World needs policies for demand-led recovery from global financial crisis, argues UNCTAD study presented to G-20

Weaker global demand and not new trade barriers or supply-side difficulties are responsible for the slow growth in international trade, an UNCTAD study presented to a G-20 working group on January 21-22 contends. An expansion of trade would come with the recovery of demand and output, the study argues, and not the other way round.

More than five years after the onset of the global financial crisis, the world economy has not recovered a strong, sustainable or balanced growth path explains the UNCTAD study, called “Macroeconomic Strategies and Trade from a Global Perspective”.

The lack of dynamism is most visible in output, employment and investment figures, the study explains, but it is also apparent from the very sluggish growth of international trade.

However, trade facilitation and other supply-side measures cannot reignite trade and growth without a strong expansion of demand – including through income redistribution, particularly in major surplus economies.

Meanwhile, some policy measures, such as spending cuts and wage compression, are counterproductive, the study argues.

The trade facilitation agreement reached by the World Trade Organization in Bali in December 2013, while a welcome sign that multilateralism is still alive, did not address the main constraints on trade, contends the UNCTAD study, which was presented at a meeting in Quebec, Canada, of the G-20 Framework Working Group for Strong, Sustainable and Balanced Growth.

Policy choices aimed at spurring exports, such as “internal devaluations”, including wage reductions, would be self-defeating – especially if followed by several trading partners at the same time – the G-20 meeting heard.

The UNCTAD study also says that in order to be sustainable, demand growth must be based on household spending and supported by rising labour incomes (whose share in the GDP declined in most countries in the last two or three decades).

Rising private consumption, combined with public investment and expenditure in public services, would provide the basis for increased private investment, the study argues. This would be in contrast with the pre-crisis pattern of boosts in private spending based on consumer credit and asset bubbles, which contributed to internal and external imbalances and to the financial crisis.

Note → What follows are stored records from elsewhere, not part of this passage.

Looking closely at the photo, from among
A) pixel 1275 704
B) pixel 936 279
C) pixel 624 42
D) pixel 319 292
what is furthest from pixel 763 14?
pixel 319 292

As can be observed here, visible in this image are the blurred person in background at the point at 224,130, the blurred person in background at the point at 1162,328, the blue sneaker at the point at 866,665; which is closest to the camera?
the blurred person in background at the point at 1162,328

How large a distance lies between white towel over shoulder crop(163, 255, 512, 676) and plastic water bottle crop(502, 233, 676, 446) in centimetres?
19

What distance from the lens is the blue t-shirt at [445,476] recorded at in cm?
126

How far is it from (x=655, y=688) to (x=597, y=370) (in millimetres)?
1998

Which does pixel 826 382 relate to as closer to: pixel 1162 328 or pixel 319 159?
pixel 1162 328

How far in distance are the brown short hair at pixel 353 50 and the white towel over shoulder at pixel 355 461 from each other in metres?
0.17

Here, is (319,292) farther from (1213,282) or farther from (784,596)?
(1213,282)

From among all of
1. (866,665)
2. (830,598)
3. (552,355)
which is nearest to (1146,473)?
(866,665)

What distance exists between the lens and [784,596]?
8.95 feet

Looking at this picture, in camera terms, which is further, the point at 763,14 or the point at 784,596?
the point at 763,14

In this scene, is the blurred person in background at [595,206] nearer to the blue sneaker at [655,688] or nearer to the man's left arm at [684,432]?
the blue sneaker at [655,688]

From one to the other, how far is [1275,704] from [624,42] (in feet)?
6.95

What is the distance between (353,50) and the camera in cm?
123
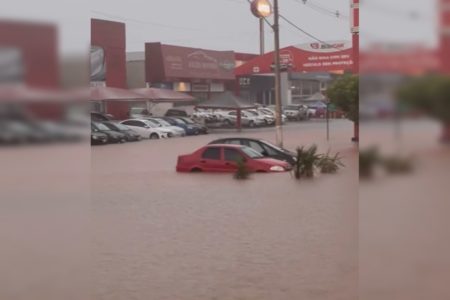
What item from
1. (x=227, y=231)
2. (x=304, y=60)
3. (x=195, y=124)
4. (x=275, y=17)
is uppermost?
(x=275, y=17)

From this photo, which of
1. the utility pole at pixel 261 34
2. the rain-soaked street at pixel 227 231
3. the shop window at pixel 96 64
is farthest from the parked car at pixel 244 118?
the shop window at pixel 96 64

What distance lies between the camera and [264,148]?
5.54 m

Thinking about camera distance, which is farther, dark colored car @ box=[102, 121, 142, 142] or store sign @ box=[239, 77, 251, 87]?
store sign @ box=[239, 77, 251, 87]

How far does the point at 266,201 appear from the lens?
17.6 feet

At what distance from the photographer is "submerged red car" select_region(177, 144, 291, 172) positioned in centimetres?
579

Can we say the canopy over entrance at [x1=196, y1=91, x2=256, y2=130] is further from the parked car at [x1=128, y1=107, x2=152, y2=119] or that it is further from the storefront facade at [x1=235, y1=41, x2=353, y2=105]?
the parked car at [x1=128, y1=107, x2=152, y2=119]

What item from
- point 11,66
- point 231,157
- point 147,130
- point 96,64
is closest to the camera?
point 11,66

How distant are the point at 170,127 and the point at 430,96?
3384 millimetres

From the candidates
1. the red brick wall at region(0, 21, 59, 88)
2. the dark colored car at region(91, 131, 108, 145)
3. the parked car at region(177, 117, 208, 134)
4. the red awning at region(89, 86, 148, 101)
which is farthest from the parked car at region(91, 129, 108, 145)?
the parked car at region(177, 117, 208, 134)

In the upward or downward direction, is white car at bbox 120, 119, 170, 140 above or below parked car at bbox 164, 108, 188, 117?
below

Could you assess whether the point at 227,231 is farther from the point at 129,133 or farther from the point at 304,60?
the point at 304,60

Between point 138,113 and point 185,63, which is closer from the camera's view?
point 138,113

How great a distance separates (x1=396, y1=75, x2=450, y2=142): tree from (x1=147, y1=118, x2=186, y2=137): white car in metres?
2.92

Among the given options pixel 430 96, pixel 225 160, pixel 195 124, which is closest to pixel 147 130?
pixel 195 124
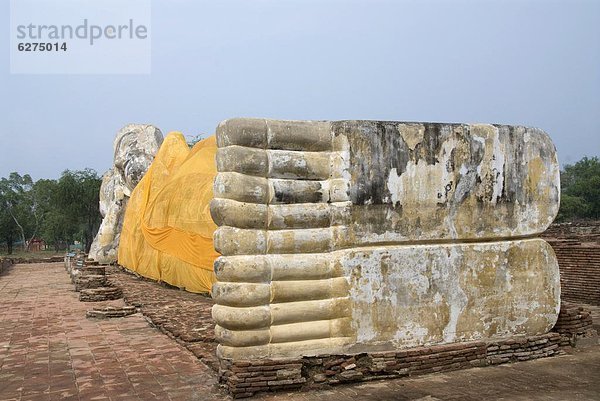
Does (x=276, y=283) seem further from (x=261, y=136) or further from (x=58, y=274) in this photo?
(x=58, y=274)

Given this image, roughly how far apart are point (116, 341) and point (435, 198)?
475 centimetres

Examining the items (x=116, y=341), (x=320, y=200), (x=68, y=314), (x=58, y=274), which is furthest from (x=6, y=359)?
(x=58, y=274)

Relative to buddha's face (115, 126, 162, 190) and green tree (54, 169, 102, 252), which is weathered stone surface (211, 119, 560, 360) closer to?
buddha's face (115, 126, 162, 190)

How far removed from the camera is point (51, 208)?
1474 inches

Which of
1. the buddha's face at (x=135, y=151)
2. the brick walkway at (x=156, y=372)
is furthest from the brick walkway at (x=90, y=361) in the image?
the buddha's face at (x=135, y=151)

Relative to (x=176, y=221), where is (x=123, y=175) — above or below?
above

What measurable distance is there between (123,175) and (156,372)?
55.2 feet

In an interdependent global economy, the manner in which domestic demand spills across different countries is of paramount importance, according to the UNCTAD study.

One isolated country or group of countries can try to exit the crisis through net exports, even if other components of domestic demand remain anaemic; but if this strategy is followed by many trading partners, it creates a “fallacy of composition” whereby too many goods chase too few consumers.

A wider revival of economic growth and trade could conceivably follow from surging demand in a number of systemically important economies, the UNCTAD report contends.

However, demand must be geographically distributed in a way that is consistent with the reduction of global imbalances. This requires that surplus countries take the lead in expanding domestic demand and make possible an expansionary adjustment – in contrast with the recessionary bias of balance-of-payment adjustments that may put the entire burden on deficit countries.

Since 2010, UNCTAD has participated as an observer in several meetings of the G-20 Framework Working Group on Strong, Sustainable and Balanced Growth and has submitted several technical papers.

UNCTAD’s contributions to the G-20 aim to highlight the issues of interdependence and the need for systemic coherence in international monetary, financial and trade affairs, all of which are of vital interest to all member States of the United Nations.